Action item: Search the entries for the word "States". Copy every line that holds it.

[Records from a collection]
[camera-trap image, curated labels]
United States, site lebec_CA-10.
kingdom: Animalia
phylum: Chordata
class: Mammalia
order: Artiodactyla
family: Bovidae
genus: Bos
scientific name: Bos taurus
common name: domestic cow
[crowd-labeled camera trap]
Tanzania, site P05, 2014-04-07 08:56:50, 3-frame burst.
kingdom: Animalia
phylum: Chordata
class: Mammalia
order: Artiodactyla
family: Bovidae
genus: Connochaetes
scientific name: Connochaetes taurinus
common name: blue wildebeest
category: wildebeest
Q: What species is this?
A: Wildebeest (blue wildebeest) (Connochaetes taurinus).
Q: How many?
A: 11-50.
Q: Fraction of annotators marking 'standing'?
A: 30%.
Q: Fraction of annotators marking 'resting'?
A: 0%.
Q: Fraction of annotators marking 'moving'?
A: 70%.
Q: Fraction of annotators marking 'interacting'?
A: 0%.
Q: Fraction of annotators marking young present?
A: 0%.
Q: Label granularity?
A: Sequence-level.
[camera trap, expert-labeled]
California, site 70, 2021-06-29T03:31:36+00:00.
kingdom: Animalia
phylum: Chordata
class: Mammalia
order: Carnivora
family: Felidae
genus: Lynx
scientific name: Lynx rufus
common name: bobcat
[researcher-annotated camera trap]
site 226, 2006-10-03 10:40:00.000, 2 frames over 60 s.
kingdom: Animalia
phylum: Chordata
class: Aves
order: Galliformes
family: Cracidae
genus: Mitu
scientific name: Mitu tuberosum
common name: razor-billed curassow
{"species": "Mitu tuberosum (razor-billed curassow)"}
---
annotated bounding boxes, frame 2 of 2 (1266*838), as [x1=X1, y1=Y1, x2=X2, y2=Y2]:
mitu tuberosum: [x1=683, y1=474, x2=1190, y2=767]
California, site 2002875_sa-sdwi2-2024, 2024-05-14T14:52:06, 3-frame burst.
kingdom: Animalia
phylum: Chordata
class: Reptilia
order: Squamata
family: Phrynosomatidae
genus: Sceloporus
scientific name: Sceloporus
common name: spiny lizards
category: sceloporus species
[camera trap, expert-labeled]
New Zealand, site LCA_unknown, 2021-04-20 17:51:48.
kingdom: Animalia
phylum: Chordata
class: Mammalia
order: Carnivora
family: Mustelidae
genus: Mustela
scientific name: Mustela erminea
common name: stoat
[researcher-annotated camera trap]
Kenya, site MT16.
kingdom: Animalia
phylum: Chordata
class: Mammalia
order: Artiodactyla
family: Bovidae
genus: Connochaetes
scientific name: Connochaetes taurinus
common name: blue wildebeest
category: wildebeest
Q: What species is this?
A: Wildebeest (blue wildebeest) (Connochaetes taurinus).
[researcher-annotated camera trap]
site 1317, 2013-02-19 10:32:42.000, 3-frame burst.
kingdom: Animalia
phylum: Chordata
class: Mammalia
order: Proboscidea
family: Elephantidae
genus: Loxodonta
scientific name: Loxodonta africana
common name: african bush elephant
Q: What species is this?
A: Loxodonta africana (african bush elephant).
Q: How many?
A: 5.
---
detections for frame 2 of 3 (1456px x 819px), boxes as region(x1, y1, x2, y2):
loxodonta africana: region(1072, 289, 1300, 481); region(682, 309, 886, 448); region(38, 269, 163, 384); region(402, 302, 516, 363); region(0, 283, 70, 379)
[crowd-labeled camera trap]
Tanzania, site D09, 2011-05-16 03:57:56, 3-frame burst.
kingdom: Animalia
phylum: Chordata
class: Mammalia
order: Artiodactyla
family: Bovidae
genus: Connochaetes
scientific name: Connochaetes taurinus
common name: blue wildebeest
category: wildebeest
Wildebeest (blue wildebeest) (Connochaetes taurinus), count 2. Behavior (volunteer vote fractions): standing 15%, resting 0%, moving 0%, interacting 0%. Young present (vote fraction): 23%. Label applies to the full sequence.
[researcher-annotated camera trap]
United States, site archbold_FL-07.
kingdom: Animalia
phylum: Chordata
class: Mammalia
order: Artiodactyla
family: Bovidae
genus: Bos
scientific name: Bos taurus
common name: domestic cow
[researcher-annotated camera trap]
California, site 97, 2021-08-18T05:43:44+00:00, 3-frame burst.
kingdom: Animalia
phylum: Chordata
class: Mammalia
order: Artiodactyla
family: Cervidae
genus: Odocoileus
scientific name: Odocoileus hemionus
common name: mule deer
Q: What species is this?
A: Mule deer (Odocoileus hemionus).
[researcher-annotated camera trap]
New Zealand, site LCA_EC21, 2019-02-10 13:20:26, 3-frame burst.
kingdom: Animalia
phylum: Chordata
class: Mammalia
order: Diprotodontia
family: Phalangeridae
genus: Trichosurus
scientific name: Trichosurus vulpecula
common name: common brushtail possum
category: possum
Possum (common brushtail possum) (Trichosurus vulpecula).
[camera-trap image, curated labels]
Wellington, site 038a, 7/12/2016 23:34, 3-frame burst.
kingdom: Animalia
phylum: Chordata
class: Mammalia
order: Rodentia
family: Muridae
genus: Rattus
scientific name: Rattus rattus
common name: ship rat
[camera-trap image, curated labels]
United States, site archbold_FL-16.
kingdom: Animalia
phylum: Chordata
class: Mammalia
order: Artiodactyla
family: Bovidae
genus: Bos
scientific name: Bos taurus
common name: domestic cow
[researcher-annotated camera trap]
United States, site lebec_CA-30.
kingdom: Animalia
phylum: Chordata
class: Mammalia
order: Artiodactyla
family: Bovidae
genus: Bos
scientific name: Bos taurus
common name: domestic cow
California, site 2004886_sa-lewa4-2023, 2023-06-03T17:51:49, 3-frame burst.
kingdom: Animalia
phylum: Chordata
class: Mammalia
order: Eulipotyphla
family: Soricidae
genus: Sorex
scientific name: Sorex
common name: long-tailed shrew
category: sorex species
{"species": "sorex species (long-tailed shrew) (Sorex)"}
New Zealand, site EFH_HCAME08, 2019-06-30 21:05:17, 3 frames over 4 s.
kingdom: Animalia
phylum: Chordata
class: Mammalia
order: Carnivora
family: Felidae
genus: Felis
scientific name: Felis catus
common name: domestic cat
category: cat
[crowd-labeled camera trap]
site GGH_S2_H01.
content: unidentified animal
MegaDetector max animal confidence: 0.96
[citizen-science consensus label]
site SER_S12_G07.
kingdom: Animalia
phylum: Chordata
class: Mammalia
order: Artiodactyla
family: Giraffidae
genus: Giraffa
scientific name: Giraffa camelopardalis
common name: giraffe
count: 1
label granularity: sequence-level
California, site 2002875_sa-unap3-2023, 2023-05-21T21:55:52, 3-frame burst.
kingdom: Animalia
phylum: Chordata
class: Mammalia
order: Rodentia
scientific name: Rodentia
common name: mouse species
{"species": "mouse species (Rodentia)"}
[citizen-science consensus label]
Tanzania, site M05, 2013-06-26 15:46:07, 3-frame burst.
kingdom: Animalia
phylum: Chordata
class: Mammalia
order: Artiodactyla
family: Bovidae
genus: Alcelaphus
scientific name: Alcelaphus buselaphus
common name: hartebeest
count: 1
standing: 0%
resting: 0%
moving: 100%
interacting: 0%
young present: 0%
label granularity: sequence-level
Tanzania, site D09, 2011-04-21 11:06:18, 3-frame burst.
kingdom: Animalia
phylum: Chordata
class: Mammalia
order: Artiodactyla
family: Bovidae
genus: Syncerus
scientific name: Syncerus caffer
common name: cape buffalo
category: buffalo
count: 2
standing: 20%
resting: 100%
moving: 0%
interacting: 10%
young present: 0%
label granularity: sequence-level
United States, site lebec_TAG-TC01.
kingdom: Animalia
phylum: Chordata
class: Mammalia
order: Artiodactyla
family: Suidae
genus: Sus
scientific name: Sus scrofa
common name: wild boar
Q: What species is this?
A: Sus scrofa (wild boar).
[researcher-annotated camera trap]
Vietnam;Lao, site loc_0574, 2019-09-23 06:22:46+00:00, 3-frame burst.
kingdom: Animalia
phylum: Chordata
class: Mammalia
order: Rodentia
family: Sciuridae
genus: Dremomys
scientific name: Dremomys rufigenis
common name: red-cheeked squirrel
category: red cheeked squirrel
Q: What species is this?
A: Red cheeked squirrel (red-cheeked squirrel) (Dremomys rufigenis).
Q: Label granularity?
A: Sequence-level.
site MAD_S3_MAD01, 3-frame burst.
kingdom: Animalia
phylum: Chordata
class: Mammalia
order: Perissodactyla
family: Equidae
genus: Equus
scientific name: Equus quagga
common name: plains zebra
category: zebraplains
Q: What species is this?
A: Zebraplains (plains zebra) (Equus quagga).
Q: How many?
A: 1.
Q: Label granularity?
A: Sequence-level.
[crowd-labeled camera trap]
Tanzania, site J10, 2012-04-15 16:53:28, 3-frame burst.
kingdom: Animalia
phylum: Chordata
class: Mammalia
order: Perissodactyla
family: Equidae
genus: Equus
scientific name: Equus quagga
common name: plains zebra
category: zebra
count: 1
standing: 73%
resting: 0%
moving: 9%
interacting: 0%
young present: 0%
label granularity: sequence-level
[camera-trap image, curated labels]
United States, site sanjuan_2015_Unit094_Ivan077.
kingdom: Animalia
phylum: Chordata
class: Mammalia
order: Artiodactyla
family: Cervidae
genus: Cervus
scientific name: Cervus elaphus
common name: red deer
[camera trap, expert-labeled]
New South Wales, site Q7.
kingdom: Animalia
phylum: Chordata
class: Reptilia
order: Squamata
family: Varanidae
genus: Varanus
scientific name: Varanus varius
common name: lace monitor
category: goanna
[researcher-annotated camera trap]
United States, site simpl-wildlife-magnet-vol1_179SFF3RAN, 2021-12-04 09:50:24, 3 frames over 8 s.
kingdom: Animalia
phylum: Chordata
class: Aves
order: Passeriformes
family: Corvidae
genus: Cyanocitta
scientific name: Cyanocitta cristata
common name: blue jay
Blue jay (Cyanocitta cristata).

Expected answer:
United States, site lebec_CA-10.
United States, site archbold_FL-07.
United States, site archbold_FL-16.
United States, site lebec_CA-30.
United States, site lebec_TAG-TC01.
United States, site sanjuan_2015_Unit094_Ivan077.
United States, site simpl-wildlife-magnet-vol1_179SFF3RAN, 2021-12-04 09:50:24, 3 frames over 8 s.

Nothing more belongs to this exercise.